Talk of recession brings opportunities in Europe

Threadneedle European Select

Markets in Europe are sniffing recession as geopolitical concerns remain rife, but recession often gives rise to bargain prices for companies. This is a high conviction fund where managers David Dudding and Mark Nichols largely ignore economic factors and prefer to spend their time researching individual companies. They tend to avoid industries with high regulatory uncertainty, such as banks and telecoms and have a preference for larger companies that have pricing power.

US continues to defy late cycle fears

Lazard US Equity Concentrated

The US economy was boosted last year by a big tax cut and an increase in government spending. However, it does have some challenges courtesy of an irascible President and an ongoing trade war with China.
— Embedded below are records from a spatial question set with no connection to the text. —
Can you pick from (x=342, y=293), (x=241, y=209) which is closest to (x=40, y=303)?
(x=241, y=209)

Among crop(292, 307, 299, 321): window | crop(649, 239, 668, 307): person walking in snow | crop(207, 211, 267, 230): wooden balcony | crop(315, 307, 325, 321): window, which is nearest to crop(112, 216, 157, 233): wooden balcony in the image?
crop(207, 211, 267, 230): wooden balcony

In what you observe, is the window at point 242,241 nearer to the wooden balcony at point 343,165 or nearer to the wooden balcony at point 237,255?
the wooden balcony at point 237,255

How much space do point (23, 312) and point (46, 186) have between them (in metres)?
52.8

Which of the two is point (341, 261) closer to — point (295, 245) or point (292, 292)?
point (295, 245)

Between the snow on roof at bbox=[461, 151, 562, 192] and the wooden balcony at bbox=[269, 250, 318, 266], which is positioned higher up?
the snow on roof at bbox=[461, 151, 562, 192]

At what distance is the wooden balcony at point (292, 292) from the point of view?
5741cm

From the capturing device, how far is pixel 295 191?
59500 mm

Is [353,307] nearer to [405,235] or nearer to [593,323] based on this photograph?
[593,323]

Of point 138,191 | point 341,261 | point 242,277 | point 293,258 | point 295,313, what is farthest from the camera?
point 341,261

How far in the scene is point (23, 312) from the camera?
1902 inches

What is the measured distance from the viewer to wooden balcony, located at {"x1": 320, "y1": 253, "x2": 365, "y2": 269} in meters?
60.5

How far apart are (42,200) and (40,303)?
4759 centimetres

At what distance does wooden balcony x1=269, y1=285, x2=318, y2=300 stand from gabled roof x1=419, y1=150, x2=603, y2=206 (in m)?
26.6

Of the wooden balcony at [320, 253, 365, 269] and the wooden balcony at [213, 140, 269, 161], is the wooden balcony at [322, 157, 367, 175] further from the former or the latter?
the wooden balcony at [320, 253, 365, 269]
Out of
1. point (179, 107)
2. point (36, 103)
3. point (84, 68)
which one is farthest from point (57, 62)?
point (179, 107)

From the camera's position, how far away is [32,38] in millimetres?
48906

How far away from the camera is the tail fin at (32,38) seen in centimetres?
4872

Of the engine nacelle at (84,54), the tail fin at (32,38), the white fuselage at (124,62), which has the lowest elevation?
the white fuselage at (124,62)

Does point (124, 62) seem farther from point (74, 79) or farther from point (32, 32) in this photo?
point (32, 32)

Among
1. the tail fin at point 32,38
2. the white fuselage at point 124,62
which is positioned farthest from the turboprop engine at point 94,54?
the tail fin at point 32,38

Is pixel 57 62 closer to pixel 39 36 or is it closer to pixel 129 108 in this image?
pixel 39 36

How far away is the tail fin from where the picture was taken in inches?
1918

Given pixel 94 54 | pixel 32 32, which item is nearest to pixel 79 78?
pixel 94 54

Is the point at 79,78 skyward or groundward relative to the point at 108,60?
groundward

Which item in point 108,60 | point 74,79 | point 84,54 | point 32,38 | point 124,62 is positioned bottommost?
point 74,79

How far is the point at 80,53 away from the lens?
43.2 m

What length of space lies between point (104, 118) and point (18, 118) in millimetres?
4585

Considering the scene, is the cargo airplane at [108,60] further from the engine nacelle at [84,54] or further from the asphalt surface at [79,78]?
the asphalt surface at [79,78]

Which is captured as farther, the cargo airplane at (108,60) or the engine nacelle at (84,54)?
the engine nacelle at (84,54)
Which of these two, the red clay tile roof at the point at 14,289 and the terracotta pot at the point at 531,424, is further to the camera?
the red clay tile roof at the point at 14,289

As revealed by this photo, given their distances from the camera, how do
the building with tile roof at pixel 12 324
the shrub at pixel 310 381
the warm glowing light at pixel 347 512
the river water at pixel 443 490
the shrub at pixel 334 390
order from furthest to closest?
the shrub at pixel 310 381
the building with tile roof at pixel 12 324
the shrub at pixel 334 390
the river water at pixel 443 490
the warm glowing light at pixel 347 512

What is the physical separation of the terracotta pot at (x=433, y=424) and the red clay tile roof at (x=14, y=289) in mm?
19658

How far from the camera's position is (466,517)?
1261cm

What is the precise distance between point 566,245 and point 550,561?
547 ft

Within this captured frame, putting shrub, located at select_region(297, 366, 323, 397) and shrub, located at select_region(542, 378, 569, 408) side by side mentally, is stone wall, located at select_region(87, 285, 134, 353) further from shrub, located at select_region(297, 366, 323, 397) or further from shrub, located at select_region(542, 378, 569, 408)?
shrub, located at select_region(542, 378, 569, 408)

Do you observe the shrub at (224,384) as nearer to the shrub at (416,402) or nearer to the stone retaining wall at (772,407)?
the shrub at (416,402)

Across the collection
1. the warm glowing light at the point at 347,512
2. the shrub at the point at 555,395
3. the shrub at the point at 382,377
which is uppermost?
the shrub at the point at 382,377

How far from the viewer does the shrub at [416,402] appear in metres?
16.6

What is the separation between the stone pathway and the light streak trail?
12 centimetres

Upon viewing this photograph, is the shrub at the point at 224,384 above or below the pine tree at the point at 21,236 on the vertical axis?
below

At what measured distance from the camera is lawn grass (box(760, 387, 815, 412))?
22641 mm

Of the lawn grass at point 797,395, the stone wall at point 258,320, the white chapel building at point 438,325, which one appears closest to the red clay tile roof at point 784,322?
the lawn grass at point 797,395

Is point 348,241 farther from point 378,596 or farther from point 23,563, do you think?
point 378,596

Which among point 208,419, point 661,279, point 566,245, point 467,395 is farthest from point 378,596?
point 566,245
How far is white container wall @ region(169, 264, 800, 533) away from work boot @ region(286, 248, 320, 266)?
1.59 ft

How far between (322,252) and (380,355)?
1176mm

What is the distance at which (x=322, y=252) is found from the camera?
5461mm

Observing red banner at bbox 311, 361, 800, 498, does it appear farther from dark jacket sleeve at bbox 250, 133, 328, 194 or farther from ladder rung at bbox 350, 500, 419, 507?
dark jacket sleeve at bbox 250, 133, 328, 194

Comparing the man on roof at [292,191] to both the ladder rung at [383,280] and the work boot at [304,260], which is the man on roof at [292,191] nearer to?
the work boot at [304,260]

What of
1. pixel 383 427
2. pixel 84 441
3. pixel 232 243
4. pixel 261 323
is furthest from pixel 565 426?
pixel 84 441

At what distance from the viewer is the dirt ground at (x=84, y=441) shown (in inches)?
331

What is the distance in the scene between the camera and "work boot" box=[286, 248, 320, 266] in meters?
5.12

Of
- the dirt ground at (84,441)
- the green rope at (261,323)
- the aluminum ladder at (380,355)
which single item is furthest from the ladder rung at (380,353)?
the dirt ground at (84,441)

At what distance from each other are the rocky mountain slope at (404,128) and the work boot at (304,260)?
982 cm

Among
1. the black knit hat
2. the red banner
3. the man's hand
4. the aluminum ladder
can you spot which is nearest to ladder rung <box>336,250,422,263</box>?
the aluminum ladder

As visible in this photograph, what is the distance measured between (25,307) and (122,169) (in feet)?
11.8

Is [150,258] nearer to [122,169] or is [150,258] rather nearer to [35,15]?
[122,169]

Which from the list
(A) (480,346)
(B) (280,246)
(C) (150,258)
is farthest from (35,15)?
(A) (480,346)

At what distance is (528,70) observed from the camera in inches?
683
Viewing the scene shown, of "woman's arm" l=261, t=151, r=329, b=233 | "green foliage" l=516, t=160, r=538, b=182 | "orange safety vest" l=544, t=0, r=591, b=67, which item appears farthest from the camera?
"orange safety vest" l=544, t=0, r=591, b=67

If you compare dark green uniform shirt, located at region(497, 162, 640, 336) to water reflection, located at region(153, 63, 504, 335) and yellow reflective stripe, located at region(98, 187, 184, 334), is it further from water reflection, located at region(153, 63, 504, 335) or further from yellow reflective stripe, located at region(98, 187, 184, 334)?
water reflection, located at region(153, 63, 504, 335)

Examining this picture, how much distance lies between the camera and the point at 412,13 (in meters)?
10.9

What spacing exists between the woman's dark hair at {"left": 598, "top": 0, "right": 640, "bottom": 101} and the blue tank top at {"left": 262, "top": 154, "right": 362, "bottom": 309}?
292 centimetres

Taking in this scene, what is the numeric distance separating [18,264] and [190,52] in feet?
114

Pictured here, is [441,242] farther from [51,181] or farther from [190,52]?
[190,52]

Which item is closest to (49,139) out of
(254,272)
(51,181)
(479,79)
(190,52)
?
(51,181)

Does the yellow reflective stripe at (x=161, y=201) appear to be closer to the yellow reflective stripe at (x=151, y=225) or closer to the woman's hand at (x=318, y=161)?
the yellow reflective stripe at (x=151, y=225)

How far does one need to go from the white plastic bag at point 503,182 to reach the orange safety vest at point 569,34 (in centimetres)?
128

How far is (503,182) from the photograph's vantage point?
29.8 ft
As the name suggests, this is an extremely concentrated fund typically holding no more than 20 to 25 companies, ranging in size from the fairly small all the way through to the very large. The team spends a lot of time on-the-ground in America and know every company in the portfolio inside out. Popular names such as Coca Cola and Alphabet, the parent company of Google, are among its largest holdings*.

Abenmonics bolsters Japan but risks remainRowe Price Japanese equity

After decades of stagnant growth and false dawns, life was finally breathed back into the economy thanks to Abenomics in 2012, however external risks and trade friction still impact investor sentiment. Tokyo-based Archibald (Archie) Ciganer has run this fund since December 2013, after joining T. Rowe Price as an analyst in 2007 and covering many of the industries in which the fund invests. This fund holds around sixty to one hundred Japanese companies, with a notable bias to smaller firms. Archie targets businesses with competitive advantages in areas such as brands or technology – as he thinks they are often undervalued by the market.

Asia to be the world’s growth (and possibly income) engine

Guinness Asian Equity Income fund

Asia is expected to be the world’s growth engine of the future, making it almost impossible to ignore as an investment for the medium to long-term, However, it also offers an income opportunity to investors, as the dividend-paying culture grows. The Guinness Asian Equity Income fund invests in 36 equally-weighted stocks across the region, including Australia. Fund managers Edmund Harriss and Mark Hammonds have built a portfolio based on companies which can sustainably grow their dividends and the fund currently has an historic yield of 4.1%*.

*Source: Fund fact sheets, 28 February 2019

Past performance is not a reliable guide to future returns. You may not get back the amount originally invested, and tax rules can change over time. Darius’s views are his own and do not constitute financial advice.